(Aufgaben)
(1) Gib bitte einen Abschnitt aus dem Auszug über Brecht wortgetreu zurück: Fang bei den Worten mit „Man sagt mir: Iß“ an und hör nach „gerne auch weise.“ auf.
(2) Beantworte anhand des Auszugs über Brecht diese Fragen:
(a) In welchem Jahr fand der genannte Aufstand in Deutschland statt?
(b) Zu welchem Anlass wurde die Kantate von Gottfried von Einem komponiert?
(c) In welcher Stadt wurde diese Kantate uraufgeführt?
(3) Prüfe, ob die folgenden Aussagen mit dem Auszug über Brecht übereinstimmen, und belege jede Antwort mit den entscheidenden Worten daraus:
(a) Die Kantate von Gottfried von Einem trägt die Opuszahl 42.
(b) Die Kantate wurde in Wien uraufgeführt.
(c) Im Gedicht gilt ein Gespräch über Bäume fast als Verbrechen.

(Bereitgestellter Auszug)
But the close remains poetic and ambiguous. It was an ambiguity that he
only overcame following the uprising in Germany in 1953, I think. That
was the point at which he recognized clearly the fundamental evil of an
ideology that instrumentalizes humanity.
Still, Bertolt Brecht
is one of the consummate writers of exile literature in the twentieth
century. His writings maintain an intriguing balance between the
sentimentality and longing that mark the genre from the time of
Chateaubriand, mixed with ideological backbone and resolve, a
determination to engage and fight, a will to vanquish the oppression
that drives him from his homeland. And this poem, addressed to
posterity, may be the consummate work of exile poetry.
* * *
Listen to Bertolt Brecht read An die Nachgeborenen on a SONY BARBArossa Musikverlag (Sony) 2002 recording.
Listen
to Gottfried von Einems Cantata An die Nachgeborenen, op. 42, composed
to mark the 30th anniversary of the founding of the United Nations, and
premiered in New York on October 24, 1975.
Wirklich, ich lebe in finsteren Zeiten!
Das arglose Wort ist töricht. Eine glatte Stirn
Deutet auf Unempfindlichkeit hin. Der Lachende
Hat die furchtbare Nachricht
Nur noch nicht empfangen.
Was sind das für Zeiten, wo
Ein Gespräch über Bäume fast ein Verbrechen ist
Weil es ein Schweigen über so viele Untaten einschließt!
Der dort ruhig über die Straße geht
Ist wohl nicht mehr erreichbar für seine Freunde
Die in Not sind?
Es ist wahr: Ich verdiene nur noch meinen Unterhalt
Aber glaubt mir: das ist nur ein Zufall. Nichts
Von dem, was ich tue, berechtigt mich dazu, mich sattzuessen.
Zufällig bin ich verschont. (Wenn mein Glück aussetzt, bin ich verloren.)
Man sagt mir: Iß und trink du! Sei froh, daß du hast!
Aber wie kann ich essen und trinken, wenn
Ich dem Hungernden entreiße, was ich esse, und
Mein Glas Wasser einem Verdursteten fehlt?
Und doch esse und trinke ich.
Ich wäre gerne auch weise.

(Angezeigte Datensätze)

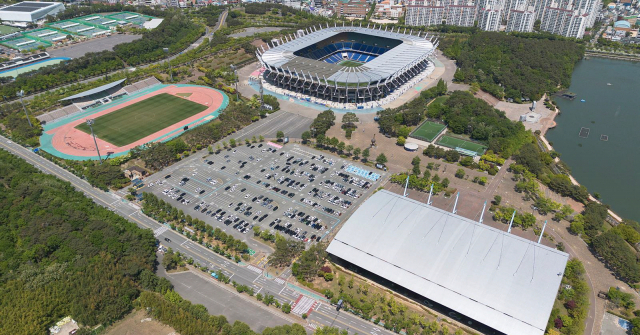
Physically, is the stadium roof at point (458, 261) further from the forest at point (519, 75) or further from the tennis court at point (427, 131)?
the forest at point (519, 75)

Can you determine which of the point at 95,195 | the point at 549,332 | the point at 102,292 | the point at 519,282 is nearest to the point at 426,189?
the point at 519,282

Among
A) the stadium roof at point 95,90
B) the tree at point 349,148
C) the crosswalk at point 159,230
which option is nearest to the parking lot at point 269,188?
the tree at point 349,148

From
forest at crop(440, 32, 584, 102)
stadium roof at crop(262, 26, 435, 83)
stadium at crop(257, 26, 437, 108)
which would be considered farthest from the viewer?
forest at crop(440, 32, 584, 102)

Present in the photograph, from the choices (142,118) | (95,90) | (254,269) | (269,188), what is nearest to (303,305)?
(254,269)

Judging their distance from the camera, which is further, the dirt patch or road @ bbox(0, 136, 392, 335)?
road @ bbox(0, 136, 392, 335)

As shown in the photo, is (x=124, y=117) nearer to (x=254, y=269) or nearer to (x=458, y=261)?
(x=254, y=269)

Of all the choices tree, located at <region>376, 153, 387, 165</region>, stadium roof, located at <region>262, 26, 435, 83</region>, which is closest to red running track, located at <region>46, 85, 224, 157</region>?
stadium roof, located at <region>262, 26, 435, 83</region>

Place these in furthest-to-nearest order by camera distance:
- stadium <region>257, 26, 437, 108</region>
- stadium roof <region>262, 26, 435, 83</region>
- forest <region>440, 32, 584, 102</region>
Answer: forest <region>440, 32, 584, 102</region> < stadium roof <region>262, 26, 435, 83</region> < stadium <region>257, 26, 437, 108</region>

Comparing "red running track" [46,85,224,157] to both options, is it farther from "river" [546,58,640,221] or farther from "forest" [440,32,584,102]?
"river" [546,58,640,221]
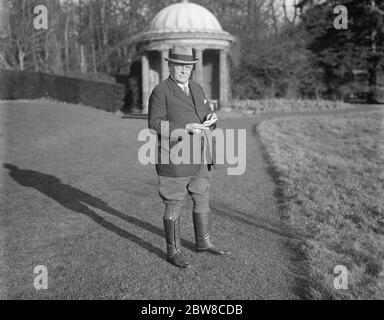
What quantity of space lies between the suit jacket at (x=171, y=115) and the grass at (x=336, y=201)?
145cm

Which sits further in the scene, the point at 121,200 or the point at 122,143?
the point at 122,143

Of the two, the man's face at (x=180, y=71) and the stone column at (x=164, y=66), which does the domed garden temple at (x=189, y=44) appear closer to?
the stone column at (x=164, y=66)

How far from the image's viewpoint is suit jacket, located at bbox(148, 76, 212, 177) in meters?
3.81

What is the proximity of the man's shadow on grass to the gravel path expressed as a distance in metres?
0.01

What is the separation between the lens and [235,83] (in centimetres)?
2652

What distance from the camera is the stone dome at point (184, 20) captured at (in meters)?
23.5

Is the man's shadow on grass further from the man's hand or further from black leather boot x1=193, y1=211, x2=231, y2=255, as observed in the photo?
the man's hand

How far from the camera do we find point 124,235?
468 centimetres

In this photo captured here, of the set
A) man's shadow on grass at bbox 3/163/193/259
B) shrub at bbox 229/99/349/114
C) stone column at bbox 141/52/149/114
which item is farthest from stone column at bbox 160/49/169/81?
man's shadow on grass at bbox 3/163/193/259
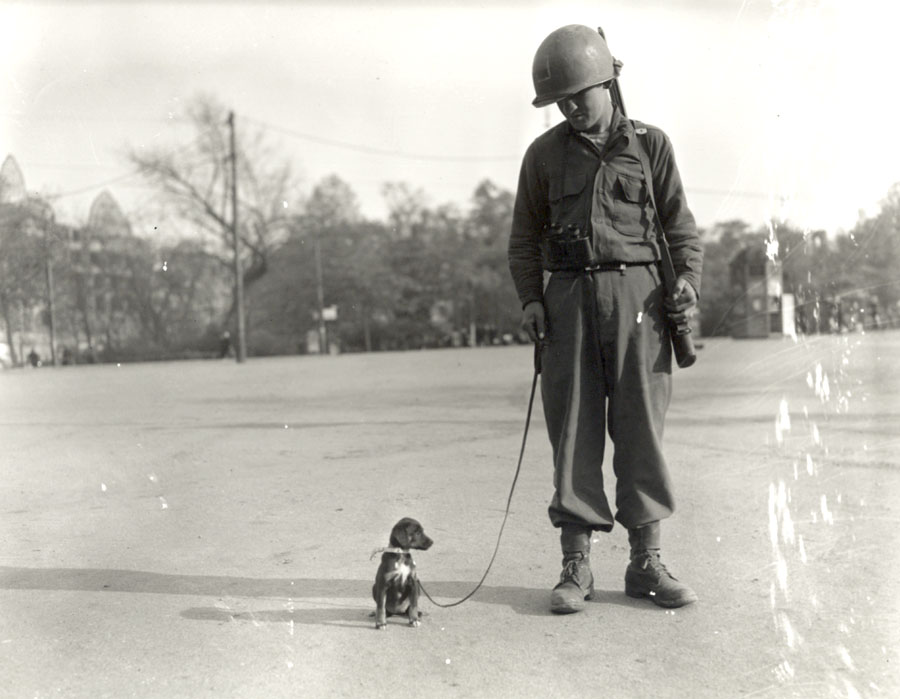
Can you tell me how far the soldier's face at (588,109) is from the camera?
3.47 m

(Schriftliche Antworten)
(1)
Man sagt mir: Iß und trink du! Sei froh, daß du hast!
Aber wie kann ich essen und trinken, wenn
Ich dem Hungernden entreiße, was ich esse, und
Mein Glas Wasser einem Verdursteten fehlt?
Und doch esse und trinke ich.
Ich wäre gerne auch weise.

(2)
(a) 1953
(b) Zum 30. Jahrestag der Gründung der Vereinten Nationen
(c) In New York

(3)
(a) Ja: „op. 42“
(b) Nein: „premiered in New York on October 24, 1975“
(c) Ja: „Ein Gespräch über Bäume fast ein Verbrechen ist“